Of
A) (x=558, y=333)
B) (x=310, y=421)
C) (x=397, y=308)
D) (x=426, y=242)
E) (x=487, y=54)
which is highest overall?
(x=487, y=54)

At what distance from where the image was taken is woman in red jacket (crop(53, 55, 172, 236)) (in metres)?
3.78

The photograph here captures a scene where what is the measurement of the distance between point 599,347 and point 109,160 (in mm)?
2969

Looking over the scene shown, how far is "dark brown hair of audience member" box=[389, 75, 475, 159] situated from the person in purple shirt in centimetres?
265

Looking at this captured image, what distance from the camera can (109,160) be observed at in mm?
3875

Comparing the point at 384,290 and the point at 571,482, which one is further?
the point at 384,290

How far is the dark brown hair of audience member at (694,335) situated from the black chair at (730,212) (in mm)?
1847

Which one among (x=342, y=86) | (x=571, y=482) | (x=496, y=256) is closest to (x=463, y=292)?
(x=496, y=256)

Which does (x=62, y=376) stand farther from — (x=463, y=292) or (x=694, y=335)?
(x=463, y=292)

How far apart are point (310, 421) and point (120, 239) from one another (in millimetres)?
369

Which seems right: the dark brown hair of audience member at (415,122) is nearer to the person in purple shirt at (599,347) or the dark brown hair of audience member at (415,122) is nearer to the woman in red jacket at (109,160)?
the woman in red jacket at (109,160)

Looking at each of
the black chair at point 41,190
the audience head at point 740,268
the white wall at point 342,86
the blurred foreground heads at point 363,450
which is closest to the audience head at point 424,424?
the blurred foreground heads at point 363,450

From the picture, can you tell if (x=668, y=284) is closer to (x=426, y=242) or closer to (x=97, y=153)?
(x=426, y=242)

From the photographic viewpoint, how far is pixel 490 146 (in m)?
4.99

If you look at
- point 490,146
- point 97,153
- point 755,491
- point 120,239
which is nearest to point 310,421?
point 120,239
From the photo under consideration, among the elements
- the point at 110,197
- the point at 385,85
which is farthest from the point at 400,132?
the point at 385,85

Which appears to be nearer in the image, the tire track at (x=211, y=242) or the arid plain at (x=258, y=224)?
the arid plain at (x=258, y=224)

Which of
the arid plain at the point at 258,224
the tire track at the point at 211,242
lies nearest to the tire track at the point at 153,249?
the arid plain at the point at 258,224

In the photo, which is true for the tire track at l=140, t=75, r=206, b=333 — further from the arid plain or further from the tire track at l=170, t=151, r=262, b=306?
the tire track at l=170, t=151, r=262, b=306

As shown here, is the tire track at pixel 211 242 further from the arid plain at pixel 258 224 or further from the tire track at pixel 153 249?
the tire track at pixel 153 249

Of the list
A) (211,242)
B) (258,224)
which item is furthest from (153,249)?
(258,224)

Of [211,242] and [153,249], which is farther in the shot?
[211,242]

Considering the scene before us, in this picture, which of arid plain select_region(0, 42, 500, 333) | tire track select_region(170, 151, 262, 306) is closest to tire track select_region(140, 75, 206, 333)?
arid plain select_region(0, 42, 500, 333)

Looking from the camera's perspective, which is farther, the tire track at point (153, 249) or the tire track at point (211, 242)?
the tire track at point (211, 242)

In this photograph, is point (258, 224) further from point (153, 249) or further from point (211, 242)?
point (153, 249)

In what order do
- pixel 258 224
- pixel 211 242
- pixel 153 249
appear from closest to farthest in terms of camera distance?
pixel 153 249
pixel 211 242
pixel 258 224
##############################
Repeat the lines word for word, starting with the line that contains "Of the list" and going on through the last line.

Of the list
A) (211,242)
B) (258,224)
which item is furthest from (153,249)?
(258,224)

Of [211,242] and [153,249], which is farther in the shot?
[211,242]

Considering the scene before us, in this picture, which of arid plain select_region(0, 42, 500, 333) | tire track select_region(170, 151, 262, 306) is closest to tire track select_region(140, 75, 206, 333)?
arid plain select_region(0, 42, 500, 333)

Looking from the camera's perspective, which is farther, the tire track at point (153, 249) or the tire track at point (211, 242)?
the tire track at point (211, 242)

In this photograph, is point (258, 224) further from point (153, 249) or further from point (211, 242)?
point (153, 249)

In what order do
- pixel 258 224
- pixel 211 242
- pixel 153 249
appear from closest to farthest in terms of camera distance?
pixel 153 249
pixel 211 242
pixel 258 224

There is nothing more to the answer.